(Stored items)
━━━━━━━━━━━━━━━━
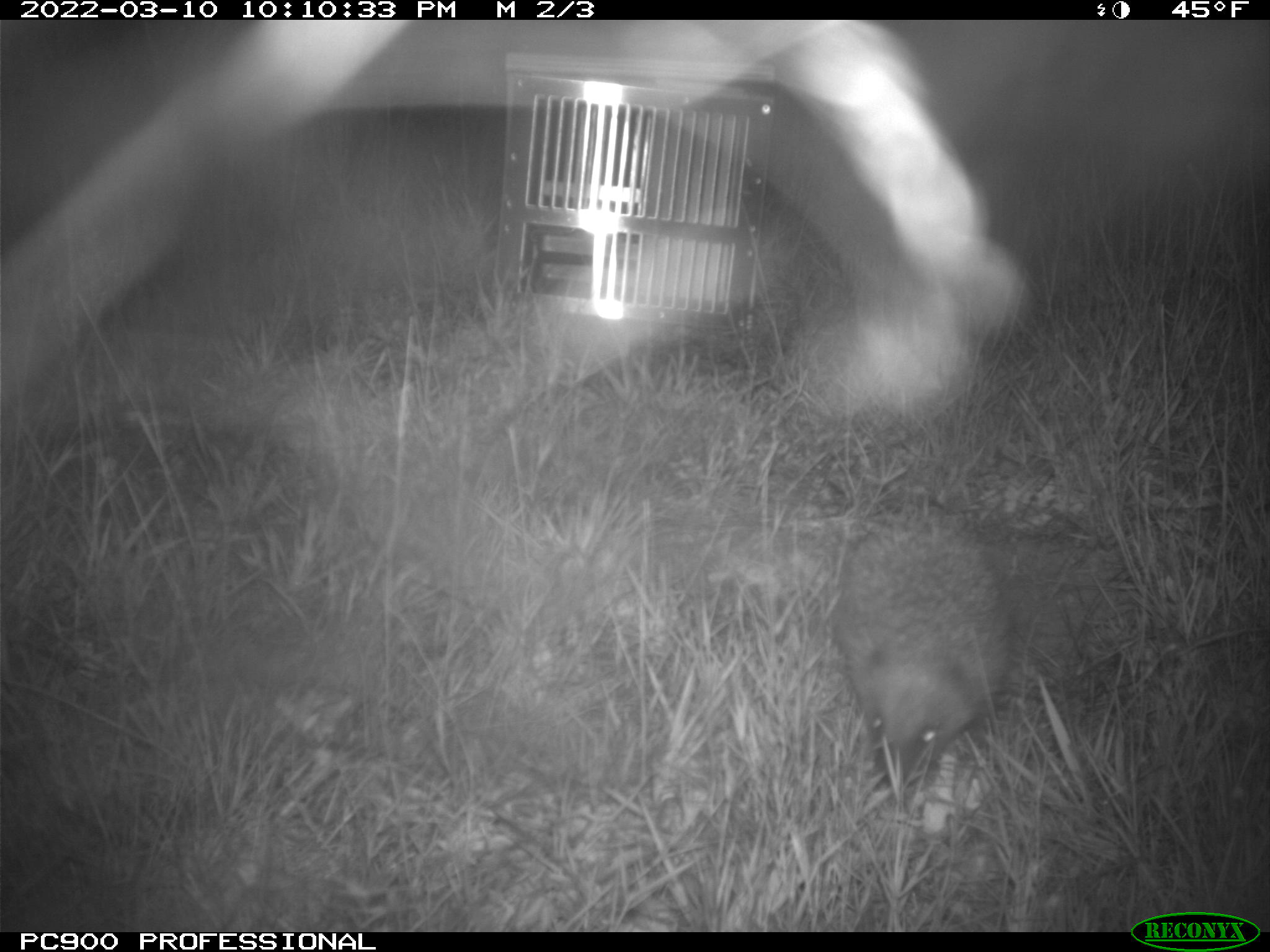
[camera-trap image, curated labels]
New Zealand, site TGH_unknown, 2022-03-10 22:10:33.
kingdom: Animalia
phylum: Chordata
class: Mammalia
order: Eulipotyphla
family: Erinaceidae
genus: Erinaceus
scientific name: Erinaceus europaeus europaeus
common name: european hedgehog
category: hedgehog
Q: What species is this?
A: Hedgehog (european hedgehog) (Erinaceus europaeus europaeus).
━━━━━━━━━━━━━━━━
#### [Requirement]
I'd like every record above written out again exactly, without the pictures.

#### [Solution to this task]
[camera-trap image, curated labels]
New Zealand, site TGH_unknown, 2022-03-10 22:10:33.
kingdom: Animalia
phylum: Chordata
class: Mammalia
order: Eulipotyphla
family: Erinaceidae
genus: Erinaceus
scientific name: Erinaceus europaeus europaeus
common name: european hedgehog
category: hedgehog
Q: What species is this?
A: Hedgehog (european hedgehog) (Erinaceus europaeus europaeus).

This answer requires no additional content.